A possible link between laboratory alterations and hepatic inflammatory activity detected through positron emission tomography with total body computed tomography (PET-CT) scan has also been investigated but, surprisingly, with the normalization of liver enzymes after GCs treatment, there was a persistence of tracer uptake in patients with altered pre-treatment scans. In particular, in patients with overlapping GCA, the arterial hepatic flow was lower compared with isolated PMR patients suggesting the presence of hepatic vasculitis [10].

Finally, in a patient diagnosed with PMR having an hepatic dysfunction characterized by elevation of ALP and gGT (almost always without jaundice) associated with marked elevation of ESR and CRP concentrations, a paraneoplastic syndrome known as Stauffer’s syndrome should be considered in differential diagnosis.

Stauffer’s syndrome bas been classically described in early stage renal cell carcinoma, but it can be occasionally associated with other malignancies. Thrombocytosis and systemic manifestations are often present, while bilirubin serum levels are usually in their normal range. No intra-hepatic or extra-hepatic ductal dilatation is present when abdominal ultrasound, magnetic resonance or endoscopic retrograde cholangiopancreatography are performed. Some investigators hypothesized that interleukin 6 (IL-6) plays a central role as its serum levels are significantly high in these patients. A poor or no response to GCs is the rule, while the surgical removal of the cancer normalizes both liver function and IL-6 serum levels and PMR clinical manifestations [11].

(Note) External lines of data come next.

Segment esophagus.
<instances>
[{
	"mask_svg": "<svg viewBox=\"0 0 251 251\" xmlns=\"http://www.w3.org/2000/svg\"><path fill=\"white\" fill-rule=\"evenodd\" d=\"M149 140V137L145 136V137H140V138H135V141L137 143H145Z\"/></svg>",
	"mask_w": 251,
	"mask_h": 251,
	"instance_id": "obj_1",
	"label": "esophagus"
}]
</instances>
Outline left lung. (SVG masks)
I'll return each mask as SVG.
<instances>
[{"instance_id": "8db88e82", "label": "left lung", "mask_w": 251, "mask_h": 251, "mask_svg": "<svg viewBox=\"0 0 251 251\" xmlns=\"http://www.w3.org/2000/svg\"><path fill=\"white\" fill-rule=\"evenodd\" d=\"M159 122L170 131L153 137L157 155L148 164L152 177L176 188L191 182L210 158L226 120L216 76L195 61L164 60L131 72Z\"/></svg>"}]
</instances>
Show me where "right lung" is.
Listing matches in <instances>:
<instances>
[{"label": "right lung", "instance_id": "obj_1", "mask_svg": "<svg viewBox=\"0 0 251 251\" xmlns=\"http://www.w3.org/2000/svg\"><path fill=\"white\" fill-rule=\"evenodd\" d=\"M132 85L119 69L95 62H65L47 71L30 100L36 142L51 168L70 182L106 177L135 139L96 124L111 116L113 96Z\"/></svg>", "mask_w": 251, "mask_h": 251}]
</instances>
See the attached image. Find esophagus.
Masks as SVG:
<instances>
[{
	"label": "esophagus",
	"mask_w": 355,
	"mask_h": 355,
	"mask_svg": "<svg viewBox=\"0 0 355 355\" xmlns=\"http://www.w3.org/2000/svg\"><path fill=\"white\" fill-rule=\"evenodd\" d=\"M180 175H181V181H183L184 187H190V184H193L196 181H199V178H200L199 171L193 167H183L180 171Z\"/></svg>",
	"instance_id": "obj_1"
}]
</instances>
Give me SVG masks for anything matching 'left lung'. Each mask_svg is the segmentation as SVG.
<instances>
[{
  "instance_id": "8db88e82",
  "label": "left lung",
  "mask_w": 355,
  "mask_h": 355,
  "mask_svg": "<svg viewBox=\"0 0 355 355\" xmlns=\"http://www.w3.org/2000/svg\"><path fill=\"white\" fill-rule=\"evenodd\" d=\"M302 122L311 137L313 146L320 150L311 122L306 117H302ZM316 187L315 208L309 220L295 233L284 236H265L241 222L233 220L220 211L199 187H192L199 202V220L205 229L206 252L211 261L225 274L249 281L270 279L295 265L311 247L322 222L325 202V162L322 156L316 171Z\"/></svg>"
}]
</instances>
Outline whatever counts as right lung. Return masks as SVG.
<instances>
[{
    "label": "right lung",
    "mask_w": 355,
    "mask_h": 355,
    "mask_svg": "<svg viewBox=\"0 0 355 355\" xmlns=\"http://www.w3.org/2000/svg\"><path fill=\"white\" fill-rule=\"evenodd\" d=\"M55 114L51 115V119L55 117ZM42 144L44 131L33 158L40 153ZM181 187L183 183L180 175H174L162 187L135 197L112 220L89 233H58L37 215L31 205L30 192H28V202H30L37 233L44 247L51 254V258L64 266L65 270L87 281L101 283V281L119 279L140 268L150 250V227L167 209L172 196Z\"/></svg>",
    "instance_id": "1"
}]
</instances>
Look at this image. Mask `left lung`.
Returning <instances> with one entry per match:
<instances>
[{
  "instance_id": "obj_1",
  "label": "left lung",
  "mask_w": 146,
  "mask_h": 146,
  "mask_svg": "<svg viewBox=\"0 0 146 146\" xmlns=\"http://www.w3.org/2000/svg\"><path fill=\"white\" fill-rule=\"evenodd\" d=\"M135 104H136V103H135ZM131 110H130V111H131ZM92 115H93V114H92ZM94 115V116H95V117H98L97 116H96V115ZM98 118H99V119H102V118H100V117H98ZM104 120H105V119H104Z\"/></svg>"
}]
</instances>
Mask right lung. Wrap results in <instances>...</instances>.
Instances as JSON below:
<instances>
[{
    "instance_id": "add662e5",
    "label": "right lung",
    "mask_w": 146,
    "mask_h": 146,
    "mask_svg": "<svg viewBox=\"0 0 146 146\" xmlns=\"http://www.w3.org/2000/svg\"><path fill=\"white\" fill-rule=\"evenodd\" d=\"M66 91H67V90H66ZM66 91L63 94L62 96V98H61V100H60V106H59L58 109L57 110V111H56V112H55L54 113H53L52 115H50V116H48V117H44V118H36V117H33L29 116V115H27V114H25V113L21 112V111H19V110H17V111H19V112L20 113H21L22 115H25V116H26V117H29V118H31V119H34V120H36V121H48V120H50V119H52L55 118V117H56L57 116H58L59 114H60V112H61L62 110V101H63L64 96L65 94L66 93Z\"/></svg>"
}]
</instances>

Liver involvement, especially with a cholestatic pattern, can be present in patients with PMR and GCA, and usually disappears after GCs therapy. The possibility that liver involvement can represent a risk factor for an overlapping GCA or a warning for cancer should be carefully addressed in clinical practice. Further studies are needed to understand if PMR, antimitochondrial antibodies and PBC might be linked from similar pathogenetic mechanisms or if they can coexist by chance.


[1] Conflicts of interest The authors declare no conflict of interest.